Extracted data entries
>>>

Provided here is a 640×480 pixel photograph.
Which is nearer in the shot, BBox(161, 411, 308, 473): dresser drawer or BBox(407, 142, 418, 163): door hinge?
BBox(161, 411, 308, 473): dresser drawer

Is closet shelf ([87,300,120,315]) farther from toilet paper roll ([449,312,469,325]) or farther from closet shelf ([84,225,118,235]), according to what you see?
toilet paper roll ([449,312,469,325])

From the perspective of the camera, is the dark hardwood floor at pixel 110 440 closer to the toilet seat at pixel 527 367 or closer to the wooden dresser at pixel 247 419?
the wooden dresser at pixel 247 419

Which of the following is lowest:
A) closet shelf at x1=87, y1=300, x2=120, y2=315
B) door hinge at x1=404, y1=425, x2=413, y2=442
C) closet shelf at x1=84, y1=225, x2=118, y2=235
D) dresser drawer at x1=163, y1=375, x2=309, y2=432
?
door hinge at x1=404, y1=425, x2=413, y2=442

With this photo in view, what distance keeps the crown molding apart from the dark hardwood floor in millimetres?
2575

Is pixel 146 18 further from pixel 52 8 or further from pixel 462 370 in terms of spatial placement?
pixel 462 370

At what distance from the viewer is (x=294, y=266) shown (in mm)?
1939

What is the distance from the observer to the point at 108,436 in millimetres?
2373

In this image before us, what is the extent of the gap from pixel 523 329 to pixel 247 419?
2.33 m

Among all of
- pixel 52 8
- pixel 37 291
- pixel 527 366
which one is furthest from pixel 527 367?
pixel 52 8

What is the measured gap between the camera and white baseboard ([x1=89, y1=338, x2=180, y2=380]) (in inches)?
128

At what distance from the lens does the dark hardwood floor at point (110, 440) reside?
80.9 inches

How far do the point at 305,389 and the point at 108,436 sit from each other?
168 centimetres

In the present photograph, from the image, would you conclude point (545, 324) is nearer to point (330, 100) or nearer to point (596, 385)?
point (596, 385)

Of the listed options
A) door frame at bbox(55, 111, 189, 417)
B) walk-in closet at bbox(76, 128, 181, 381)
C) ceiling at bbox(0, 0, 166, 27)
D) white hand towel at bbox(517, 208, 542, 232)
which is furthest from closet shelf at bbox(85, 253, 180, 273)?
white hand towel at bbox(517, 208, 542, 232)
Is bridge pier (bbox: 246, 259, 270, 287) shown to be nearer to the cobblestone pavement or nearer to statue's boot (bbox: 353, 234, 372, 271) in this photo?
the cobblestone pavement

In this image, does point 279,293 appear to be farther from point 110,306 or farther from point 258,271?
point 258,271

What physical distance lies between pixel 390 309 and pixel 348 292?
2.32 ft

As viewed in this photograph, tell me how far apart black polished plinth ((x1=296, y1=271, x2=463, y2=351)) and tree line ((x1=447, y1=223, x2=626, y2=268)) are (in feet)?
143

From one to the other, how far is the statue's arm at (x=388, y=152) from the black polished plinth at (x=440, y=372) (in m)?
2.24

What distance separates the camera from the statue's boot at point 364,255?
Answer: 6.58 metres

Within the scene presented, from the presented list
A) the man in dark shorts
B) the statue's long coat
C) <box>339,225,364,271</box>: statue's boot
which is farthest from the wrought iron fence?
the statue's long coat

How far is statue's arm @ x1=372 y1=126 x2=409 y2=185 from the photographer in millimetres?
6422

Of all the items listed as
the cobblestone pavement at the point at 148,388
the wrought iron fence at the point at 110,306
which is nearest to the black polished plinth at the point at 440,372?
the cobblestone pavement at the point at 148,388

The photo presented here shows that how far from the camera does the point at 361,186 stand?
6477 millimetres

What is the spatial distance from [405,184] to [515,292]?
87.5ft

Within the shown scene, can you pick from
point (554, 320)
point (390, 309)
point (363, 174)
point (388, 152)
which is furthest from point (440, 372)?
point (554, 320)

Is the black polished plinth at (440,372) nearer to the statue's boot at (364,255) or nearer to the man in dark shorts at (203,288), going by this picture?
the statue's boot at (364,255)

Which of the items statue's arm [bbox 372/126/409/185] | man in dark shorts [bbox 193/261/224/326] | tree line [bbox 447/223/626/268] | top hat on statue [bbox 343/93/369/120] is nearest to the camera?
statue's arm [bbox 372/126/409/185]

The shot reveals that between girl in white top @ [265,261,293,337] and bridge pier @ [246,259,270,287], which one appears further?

<<<

Problem description> All the data must be duplicated exactly, with nothing added or removed.

Expected output>
Provided here is a 640×480 pixel photograph.
Which is nearer in the shot, BBox(161, 411, 308, 473): dresser drawer or BBox(407, 142, 418, 163): door hinge?
BBox(161, 411, 308, 473): dresser drawer

Is closet shelf ([87,300,120,315]) farther from toilet paper roll ([449,312,469,325]) or farther from closet shelf ([84,225,118,235]), according to what you see?
toilet paper roll ([449,312,469,325])

From the perspective of the camera, is the dark hardwood floor at pixel 110 440 closer to the toilet seat at pixel 527 367 or closer to the wooden dresser at pixel 247 419?
the wooden dresser at pixel 247 419

Which of the following is lowest:
A) closet shelf at x1=87, y1=300, x2=120, y2=315
B) door hinge at x1=404, y1=425, x2=413, y2=442
C) closet shelf at x1=84, y1=225, x2=118, y2=235
D) dresser drawer at x1=163, y1=375, x2=309, y2=432
?
door hinge at x1=404, y1=425, x2=413, y2=442

With this photo in view, what distance keeps the crown molding apart from the dark hardwood floor in millimetres?
2575

Is pixel 146 18 further from pixel 52 8 or further from pixel 462 370 in terms of spatial placement?
pixel 462 370

At what distance from the viewer is (x=294, y=266) shown (in mm)?
1939

What is the distance from the observer to the point at 108,436 in millimetres?
2373

In this image before us, what is the extent of the gap from pixel 523 329 to pixel 247 419?
2.33 m

Among all of
- pixel 52 8
- pixel 37 291
- pixel 527 366
which one is furthest from pixel 527 367?
pixel 52 8

What is the measured gap between the camera and white baseboard ([x1=89, y1=338, x2=180, y2=380]) (in inches)?
128

At what distance from the lens does the dark hardwood floor at point (110, 440) reside?
80.9 inches

How far do the point at 305,389 and the point at 108,436 sit from each other?
168 centimetres

In the present photograph, from the image, would you conclude point (545, 324) is nearer to point (330, 100) or nearer to point (596, 385)?
point (596, 385)

Of the listed options
A) door frame at bbox(55, 111, 189, 417)
B) walk-in closet at bbox(76, 128, 181, 381)
C) ceiling at bbox(0, 0, 166, 27)
D) white hand towel at bbox(517, 208, 542, 232)
which is furthest from closet shelf at bbox(85, 253, 180, 273)?
white hand towel at bbox(517, 208, 542, 232)
Is bridge pier (bbox: 246, 259, 270, 287) shown to be nearer to the cobblestone pavement or nearer to statue's boot (bbox: 353, 234, 372, 271) in this photo?
the cobblestone pavement

In this image, does point 279,293 appear to be farther from point 110,306 or farther from point 258,271?
point 258,271

What physical distance lies between pixel 390 309 and pixel 348 292?
2.32 ft

As viewed in this photograph, tell me how far apart black polished plinth ((x1=296, y1=271, x2=463, y2=351)) and tree line ((x1=447, y1=223, x2=626, y2=268)) are (in feet)?
143

From one to the other, how far is the statue's arm at (x=388, y=152) from the black polished plinth at (x=440, y=372) (in m)?
2.24

What distance separates the camera from the statue's boot at point 364,255?
Answer: 6.58 metres

Within the scene presented, from the presented list
A) the man in dark shorts
B) the statue's long coat
C) <box>339,225,364,271</box>: statue's boot
which is farthest from the wrought iron fence?
the statue's long coat

How far is statue's arm @ x1=372 y1=126 x2=409 y2=185 from the photographer in millimetres?
6422

Of all the items listed as
the cobblestone pavement at the point at 148,388
the wrought iron fence at the point at 110,306
which is nearest to the black polished plinth at the point at 440,372?
the cobblestone pavement at the point at 148,388

The photo presented here shows that how far from the camera does the point at 361,186 stand?
6477 millimetres

What is the spatial distance from [405,184] to [515,292]?
87.5ft

Within the shown scene, can you pick from
point (554, 320)
point (390, 309)
point (363, 174)
point (388, 152)
which is furthest from point (440, 372)?
point (554, 320)

Is the black polished plinth at (440,372) nearer to the statue's boot at (364,255) or nearer to the man in dark shorts at (203,288), going by this picture?
the statue's boot at (364,255)

Which of the items statue's arm [bbox 372/126/409/185] | man in dark shorts [bbox 193/261/224/326] | tree line [bbox 447/223/626/268] | top hat on statue [bbox 343/93/369/120] is nearest to the camera?
statue's arm [bbox 372/126/409/185]

The shot reveals that between girl in white top @ [265,261,293,337] and bridge pier @ [246,259,270,287], which one appears further?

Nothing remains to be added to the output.